→ **Requirement**
Find the line containing "Judging from this". Reproduce it and every line after it up to the end of the records, exactly as written.
■ ■ ■
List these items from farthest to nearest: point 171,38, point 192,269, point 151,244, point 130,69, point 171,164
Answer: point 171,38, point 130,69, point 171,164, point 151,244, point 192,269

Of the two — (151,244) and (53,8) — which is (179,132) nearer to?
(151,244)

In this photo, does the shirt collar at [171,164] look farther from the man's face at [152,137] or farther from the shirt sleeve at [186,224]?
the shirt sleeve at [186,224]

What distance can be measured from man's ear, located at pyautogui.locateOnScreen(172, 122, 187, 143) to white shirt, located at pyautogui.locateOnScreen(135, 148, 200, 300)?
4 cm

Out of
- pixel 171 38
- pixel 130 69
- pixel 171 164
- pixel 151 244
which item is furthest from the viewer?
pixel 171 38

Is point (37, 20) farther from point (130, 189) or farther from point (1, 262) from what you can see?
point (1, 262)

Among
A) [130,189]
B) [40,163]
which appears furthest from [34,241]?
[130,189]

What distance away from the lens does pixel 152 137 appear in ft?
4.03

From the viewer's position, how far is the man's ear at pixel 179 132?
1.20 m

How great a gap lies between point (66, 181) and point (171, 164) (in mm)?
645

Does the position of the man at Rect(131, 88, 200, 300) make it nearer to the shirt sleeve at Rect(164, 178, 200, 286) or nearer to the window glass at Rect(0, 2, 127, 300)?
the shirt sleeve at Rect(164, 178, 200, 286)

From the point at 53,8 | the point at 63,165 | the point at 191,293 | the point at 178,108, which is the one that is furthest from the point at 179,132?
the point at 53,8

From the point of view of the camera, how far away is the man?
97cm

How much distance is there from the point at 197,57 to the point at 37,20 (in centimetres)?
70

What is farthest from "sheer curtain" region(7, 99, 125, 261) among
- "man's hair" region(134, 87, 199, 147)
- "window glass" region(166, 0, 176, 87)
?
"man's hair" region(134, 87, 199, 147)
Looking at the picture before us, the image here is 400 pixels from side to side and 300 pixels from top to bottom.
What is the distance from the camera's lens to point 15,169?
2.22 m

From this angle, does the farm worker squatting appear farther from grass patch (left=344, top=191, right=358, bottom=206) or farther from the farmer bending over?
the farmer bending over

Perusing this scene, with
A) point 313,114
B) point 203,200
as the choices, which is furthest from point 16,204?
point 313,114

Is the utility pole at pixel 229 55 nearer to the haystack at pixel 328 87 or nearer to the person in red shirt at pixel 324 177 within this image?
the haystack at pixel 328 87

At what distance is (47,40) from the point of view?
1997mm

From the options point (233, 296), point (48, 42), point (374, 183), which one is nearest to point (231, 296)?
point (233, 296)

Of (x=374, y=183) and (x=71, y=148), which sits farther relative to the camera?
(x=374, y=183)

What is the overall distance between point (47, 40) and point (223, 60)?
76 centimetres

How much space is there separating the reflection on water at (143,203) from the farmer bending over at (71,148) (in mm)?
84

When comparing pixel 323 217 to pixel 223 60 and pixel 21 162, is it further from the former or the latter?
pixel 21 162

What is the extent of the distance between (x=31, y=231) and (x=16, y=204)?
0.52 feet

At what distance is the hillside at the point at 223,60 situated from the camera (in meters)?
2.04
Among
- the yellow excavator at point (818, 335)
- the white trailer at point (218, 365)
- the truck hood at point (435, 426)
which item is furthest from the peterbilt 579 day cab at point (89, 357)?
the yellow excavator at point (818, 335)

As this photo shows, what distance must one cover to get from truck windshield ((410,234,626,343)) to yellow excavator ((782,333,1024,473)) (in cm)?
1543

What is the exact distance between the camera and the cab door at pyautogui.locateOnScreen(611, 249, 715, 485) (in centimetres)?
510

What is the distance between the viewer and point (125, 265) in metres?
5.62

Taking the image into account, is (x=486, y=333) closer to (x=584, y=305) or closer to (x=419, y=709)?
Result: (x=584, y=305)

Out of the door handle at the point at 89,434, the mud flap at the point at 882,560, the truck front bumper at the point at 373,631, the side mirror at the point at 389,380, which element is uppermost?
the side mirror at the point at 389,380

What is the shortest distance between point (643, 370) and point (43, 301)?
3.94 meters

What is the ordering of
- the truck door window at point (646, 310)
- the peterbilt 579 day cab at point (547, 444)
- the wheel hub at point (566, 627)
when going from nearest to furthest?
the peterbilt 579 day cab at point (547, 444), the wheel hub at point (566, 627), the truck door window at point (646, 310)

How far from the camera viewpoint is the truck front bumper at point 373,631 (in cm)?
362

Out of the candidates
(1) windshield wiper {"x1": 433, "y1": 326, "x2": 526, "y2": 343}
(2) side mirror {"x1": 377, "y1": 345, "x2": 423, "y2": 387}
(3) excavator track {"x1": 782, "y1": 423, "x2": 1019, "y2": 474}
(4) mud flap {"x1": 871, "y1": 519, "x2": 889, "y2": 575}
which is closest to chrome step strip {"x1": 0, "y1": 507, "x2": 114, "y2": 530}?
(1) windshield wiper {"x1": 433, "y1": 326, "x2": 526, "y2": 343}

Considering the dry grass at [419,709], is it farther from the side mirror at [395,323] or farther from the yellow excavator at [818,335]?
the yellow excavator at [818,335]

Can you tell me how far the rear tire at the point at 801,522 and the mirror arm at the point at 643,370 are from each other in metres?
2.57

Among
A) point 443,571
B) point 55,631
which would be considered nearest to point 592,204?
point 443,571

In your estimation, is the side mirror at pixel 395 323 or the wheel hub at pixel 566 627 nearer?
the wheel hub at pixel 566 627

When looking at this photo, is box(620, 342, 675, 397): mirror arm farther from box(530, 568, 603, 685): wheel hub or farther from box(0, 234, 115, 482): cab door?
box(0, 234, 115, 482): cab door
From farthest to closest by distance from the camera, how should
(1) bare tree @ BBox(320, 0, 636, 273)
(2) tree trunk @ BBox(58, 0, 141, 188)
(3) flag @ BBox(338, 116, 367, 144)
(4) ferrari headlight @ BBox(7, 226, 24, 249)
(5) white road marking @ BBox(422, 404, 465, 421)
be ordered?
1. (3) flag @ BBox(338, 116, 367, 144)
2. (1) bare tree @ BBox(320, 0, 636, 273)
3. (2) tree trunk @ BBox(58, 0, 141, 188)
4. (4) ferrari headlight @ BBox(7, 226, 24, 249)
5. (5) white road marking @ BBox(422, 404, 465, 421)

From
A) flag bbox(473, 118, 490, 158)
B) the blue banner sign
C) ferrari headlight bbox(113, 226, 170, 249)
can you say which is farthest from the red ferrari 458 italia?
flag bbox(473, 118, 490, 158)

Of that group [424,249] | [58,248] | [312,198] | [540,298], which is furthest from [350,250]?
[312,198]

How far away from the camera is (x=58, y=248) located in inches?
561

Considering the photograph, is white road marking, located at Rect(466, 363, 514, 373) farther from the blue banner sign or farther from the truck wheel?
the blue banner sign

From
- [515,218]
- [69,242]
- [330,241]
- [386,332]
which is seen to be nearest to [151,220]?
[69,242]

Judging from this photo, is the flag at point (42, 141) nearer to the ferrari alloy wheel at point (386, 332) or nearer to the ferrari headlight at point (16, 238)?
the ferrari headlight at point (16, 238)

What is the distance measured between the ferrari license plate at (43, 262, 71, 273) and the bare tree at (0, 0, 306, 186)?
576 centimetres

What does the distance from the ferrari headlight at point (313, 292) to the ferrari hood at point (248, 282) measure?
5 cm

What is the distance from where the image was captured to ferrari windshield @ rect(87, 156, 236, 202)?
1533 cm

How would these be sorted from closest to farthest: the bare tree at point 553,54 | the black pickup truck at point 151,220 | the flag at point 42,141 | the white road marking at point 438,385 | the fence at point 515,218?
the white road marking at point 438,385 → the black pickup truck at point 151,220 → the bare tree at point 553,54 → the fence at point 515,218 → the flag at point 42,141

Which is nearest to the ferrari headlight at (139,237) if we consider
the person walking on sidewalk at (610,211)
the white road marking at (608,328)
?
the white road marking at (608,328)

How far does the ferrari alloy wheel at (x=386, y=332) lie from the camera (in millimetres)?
■ ■ ■
→ **Exercise response**
Judging from this photo, is the flag at point (42, 141) nearer to the ferrari alloy wheel at point (386, 332) or nearer to the ferrari headlight at point (16, 238)?
the ferrari headlight at point (16, 238)

What is the distance measured between the ferrari license plate at (43, 262, 71, 273) and the bare tree at (0, 0, 306, 186)?
576 centimetres

What does the distance from the ferrari headlight at point (313, 292) to the ferrari hood at point (248, 282) measure?
5 cm

What is the distance from where the image was captured to ferrari windshield @ rect(87, 156, 236, 202)?
1533 cm

How would these be sorted from closest to farthest: the bare tree at point 553,54 | the black pickup truck at point 151,220 | the flag at point 42,141 | the white road marking at point 438,385 | the fence at point 515,218?
the white road marking at point 438,385 → the black pickup truck at point 151,220 → the bare tree at point 553,54 → the fence at point 515,218 → the flag at point 42,141

Which is nearest to the ferrari headlight at (139,237) if we consider
the person walking on sidewalk at (610,211)
the white road marking at (608,328)
?
the white road marking at (608,328)

How far does the ferrari alloy wheel at (x=386, y=332) lie from the camera (in millimetres)?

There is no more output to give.